E quando questa rincorsa diventa “di massa”?
Quando l’agricoltura s’industrializza e i contadini diminuiscono di numero e i più poveri di loro (braccianti, etc) devono emigrare al Nord e trasformarsi in operai o andare all’esterno. E si ha “la morte del mondo contadino “ e la sua “apocalisse”, studiata da Ernesto De Martino.
O quando la “classe operaia” che pareva in crescita e vincente e potesse portare al governo i “suoi” partiti, finì sonoramente sconfitta alla Fiat nel 1980 dalla piccola borghesia (dei capetti, dei dirigenti, etc.) e poi perse i “paesi allegorici” o “comunisti” (Vietnam, Cina, Urss) a cui aveva guardato con speranza.

[continua 3]

Moltinpoesia ha detto...

Ennio Abate (continua):


Da qui in poi avanza quella crisi che Giorgio definisce « di STAGNAZIONE e RECESSIONE» e che, sul piano poetico-stilistico avrebbe imposto il « paradigma stilistico-politico della piccola borghesia del Ceto Medio Mediatico».
A me pare che questo paradigma non ci sia.

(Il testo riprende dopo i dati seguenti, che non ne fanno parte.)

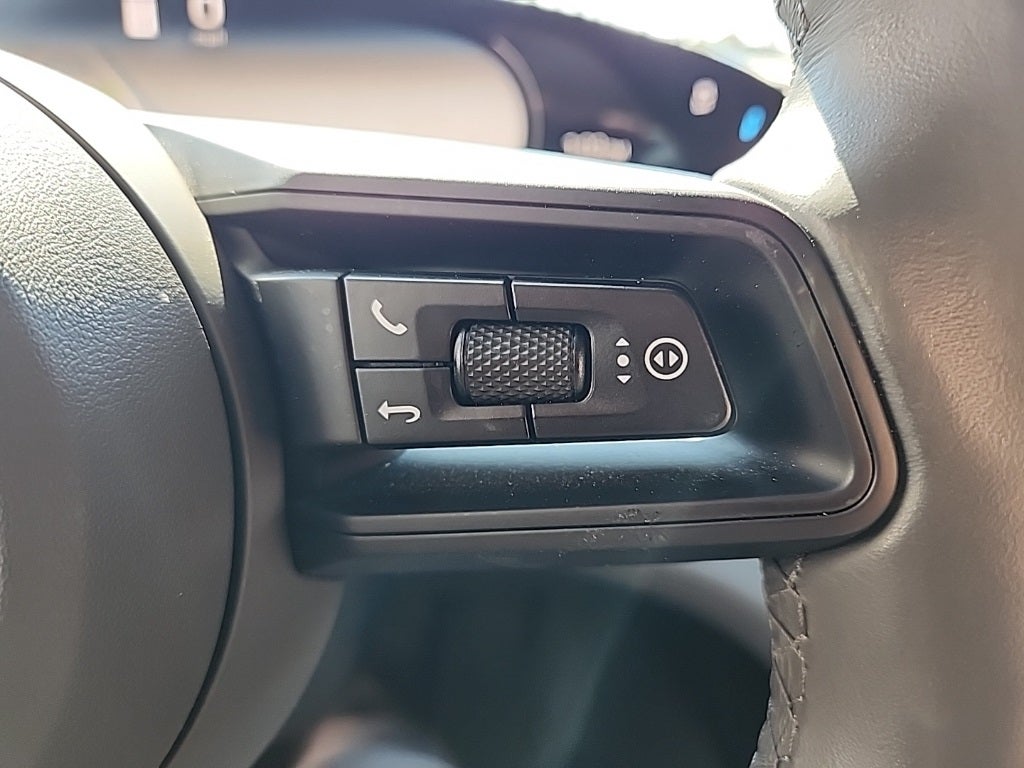 2023 Porsche Taycan Base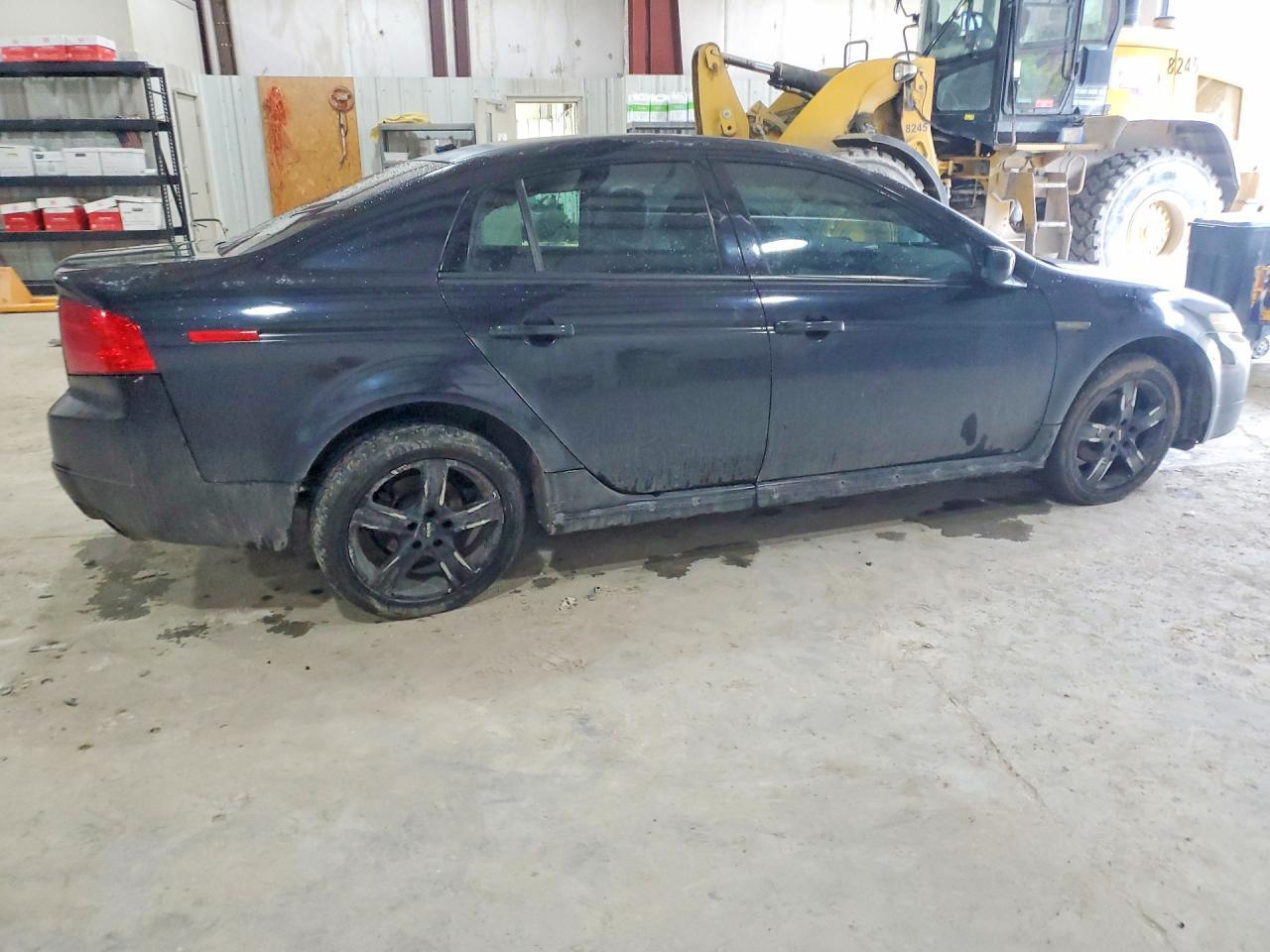 2005 Acura Tl - Фото 3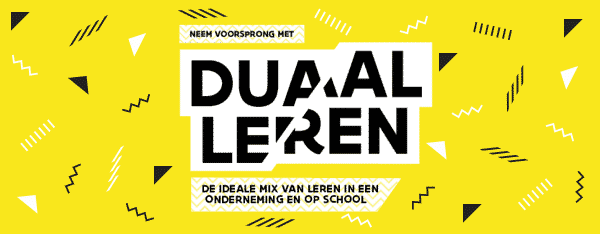 duaal leren-Spectrumschool-BSO-TSO-Duaal-DBSO
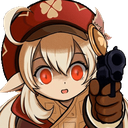 KleeGun Discord emoji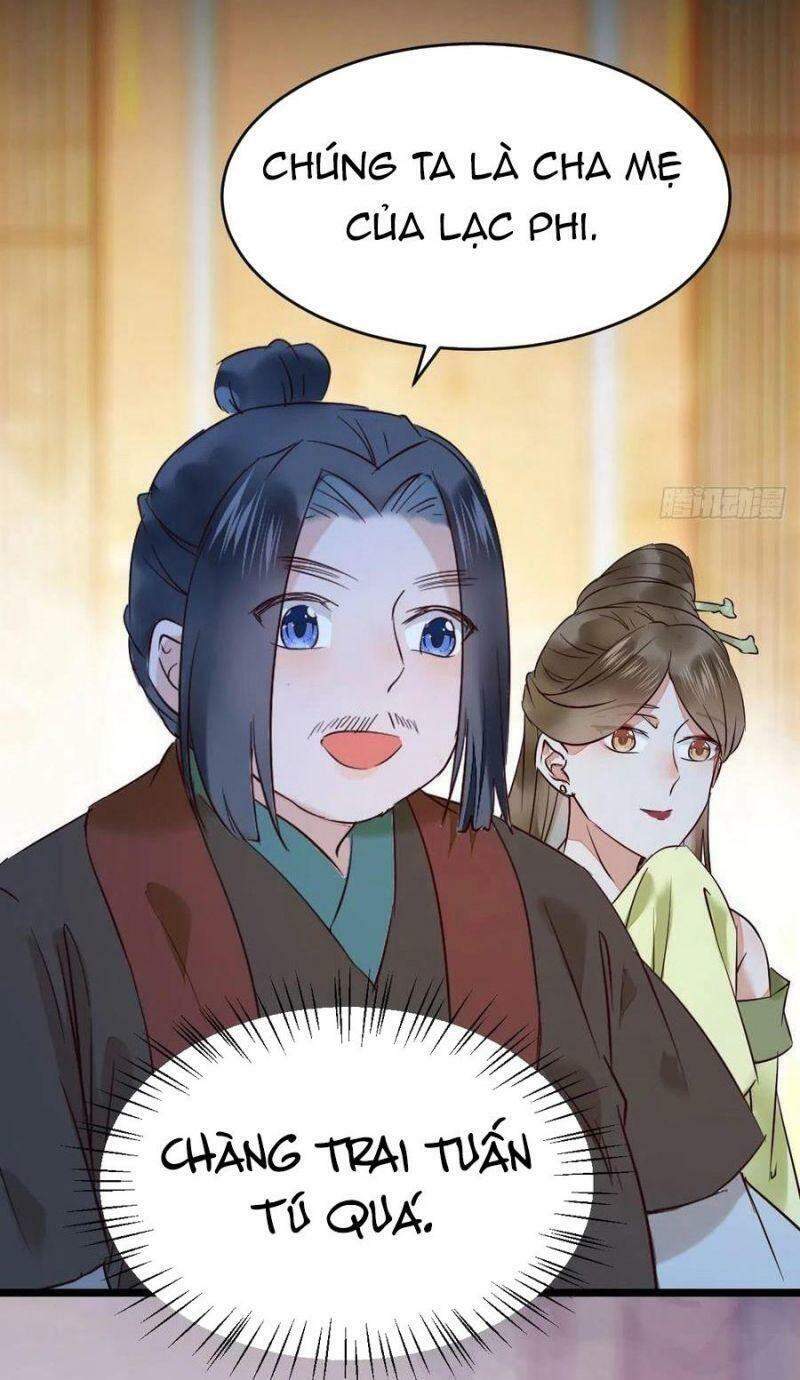 Tuyệt Sắc Quyến Rũ: Quỷ Y Chí Tôn Chap 402 - Next Chap 403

Ci sia invece un pluralismo confuso, un caos stilistico, un epigonismo delle posizioni del passato, che certamente si sono imposte in ambito letterario in seguito alle lotte tra tradizionalisti e modernizzatori o neoavangurdie; e hanno poi avuto un’amplificazione tramite i mass media o hanno informato anche la produzione e gli stili dei linguaggi massmediali.
Ma non credo che il piccolo borghese Fortini, che criticava «Satura» e il messaggio poetico- stilistico e politico del piccolo borghese, camuffato da alto-borghese, Montale, potesse far di più. Potesse, cioè, fare quella «riforma del linguaggio poetico» auspicata da Giorgio; ed evitare così la valanga dei “quotidianisti”montaliani in proprio o quello che a lui appare oggi come un «stato di sopore».
Perché Fortini, secondo me, aveva ragione: una riforma del linguaggio poetico avviene solo in sintonia con profondi sommovimenti economici e sociali.
Come accadde con le avanguardie d’inizio Novecento. L’altra “riforma” - quella possibile, quella che è stata fatta approfittando della rivolta del ‘68’69 - camiffata da “rivoluzione” del linguaggio ( non solo poetico) fu quella della neoavanguardia. Quella, sì, ha cercato di essere o ha finito per essere il « paradigma stilistico-politico della piccola borghesia del Ceto Medio Mediatico». (E manco di tutta… i piccoli borghesi Fortini, Zanzotto, Giudici ecc e le loro aree di riferimento hanno seguito altre vie e sono stati ostili alla neoavanguardia).
Mi fermo qui, anche se vorrei affrontare molti altri spunti ( positivi e negativi) presenti negli interventi di questo post.
[Fine]

Anonimo ha detto...

a Ennio:

Grazie. Grande, approfondita lezione. I perchè che Ennio ci pone sono molto importanti , pensiamoci. Grazie anche per il tempo che ci dedichi con grande entusiamo , tempo che rende prezioso il mio quando ti leggo. Emy

Anonimo ha detto...

"...A me pare che questo paradigma non ci sia. Ci sia invece un pluralismo confuso, un caos stilistico, un epigonismo delle posizioni del passato..."
"...Perché Fortini, secondo me, aveva ragione: una riforma del linguaggio poetico avviene solo in sintonia con profondi sommovimenti economici e sociali."

Dal basso del mio punto d'osservazione, non potrei essere più d'accordo. Queste affermazioni rendono ragione dello stato di confusione in cui ci troviamo. E soprattutto spiegano i giudizi, a volte diametralmente opposti (a me quindi spesso incomprensibili), formulati dai critici (anche su questo blog) su questo o quel poeta.
Grazie Ennio anche da parte mia per queste tue riflessioni/analisi.